Paul Hudson is a machine. Every one of his publications is so well laid out and presented, that I have to discipline myself to continue through to the end of each publication for fear of missing some key point. Again, I have purchased almost all of his books and it is just a matter of time before I purchase the remaining ones. He is a Swift Conference rock star and his presentation style is without compare.


There are a lot of YouTube series available as well that deserve mention. More than I have space for. There are three in particular that I would like to point out.

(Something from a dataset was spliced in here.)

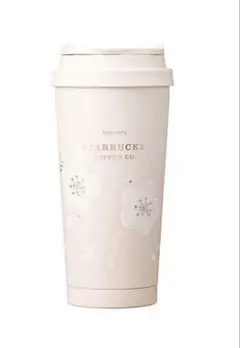 Starbucks スタバ 韓国 1号店限定 エルマタンブラー 473ml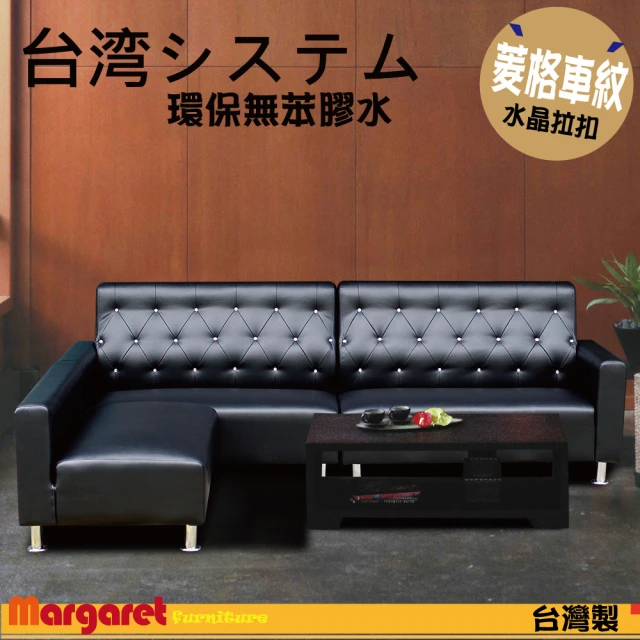 【Margaret】滿天星水晶拉扣獨立筒沙發-L型(5色)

Mark Moeykens - Big Mountain Studio @bigmtnstudio

Mark has a special way of presenting material and is inspiring. He has a sense of design that appeals to me and if you look at my more recent apps you will definitely see his influence. I have appreciated his contributions so much that I have become a patron of his on Patreon.

Sean Allen - @seanallen_dev

Sean is another inspiring developer. He went from no programming experience to a full time developer in a very short period of time after enrolling in a developer Boot Camp. He shares his experience on his YouTube Channel and his weekly news updates on everything Swift. He has combined with Paul Hudson to present the Swift Over Coffee podcast. Sean is a breath of fresh air. He is not judgemental and always willing to offer assistance.

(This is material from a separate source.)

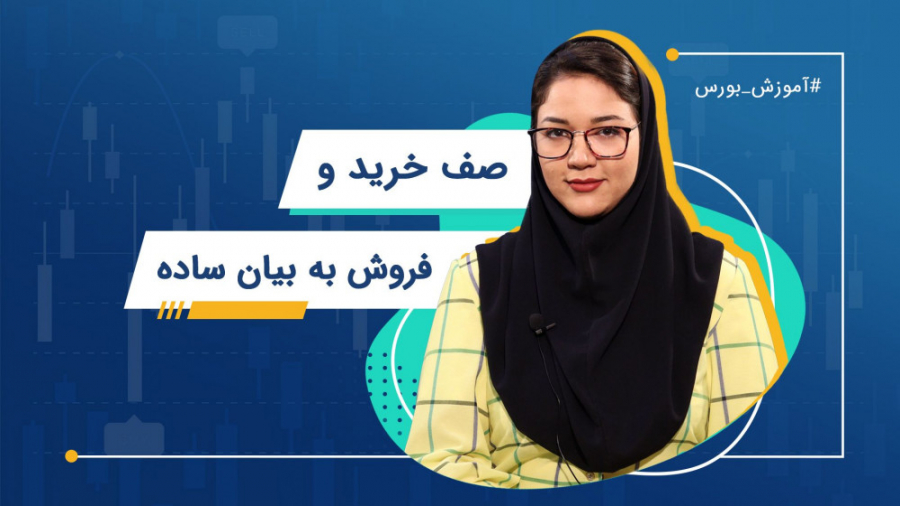 صف خرید و فروش یعنی چی؟ | آموز...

Code With Chris - @CodeWithChris

Chris is a long time YouTuber with an excellent set of YouTube videos. He also has a great FaceBook page where people can ask and answer questions. Perfect for the developer who is just starting out.


Twitter is how I start my day. I have created my own twitter list of 70 individuals who live and breath iOS/Swift development. Every day the latest news and resources are highlighted and referenced in tweets. It is a fantastic resource. In addition to the above twitter accounts that I have already referenced, there are many more worth following. Here are just a few of the best: @swiftbysundell, @hanning_thomas, @DigitalLeaves, @objcio, @NatashaTheRobot, @johnsundell, @abargh, @ayabibagib, @mennenia, @davedelong, @harlanhaskinsm @subdigital, @erucasadun, @bendodson


I subscribe to several newsletters that publish weekly Swift updates and links to resources. Here at just a few of them

  • IOS Dev Weekly
  • Indie iOS Focus Weekly
  • Swift Developments
  • Use Your Loaf
  • Swift Weekly
  • iOS Dev Nuggets

So. Am I a Software Developer?

The question I guess is still open. Does it really matter? I am 6X years old and still going strong. I have no desire to get a job as a software developer. My age is against me, though I think that I am as qualified now as a lot of junior developers. I don't need a job. I just need something to keep my brain working and provide me with a little extra income to pay for my vacations. Don't count us old folks out, but also don't for a minute think that just because we are senior citizens we don't have something to contribute.

I don't go to conferences or meetups because I have experienced age discrimination in the past and don't need the aggravation. I communicate with a lot of people via email or online chats. When my age is unknown, what I have to offer is given more attention and my questions are more likely to be considered.

Still, I feel incredibly blessed to be able to come up with an idea and create a tool that can be useful to me and others. It is a great community to be in. Maybe one day I will be a software developer.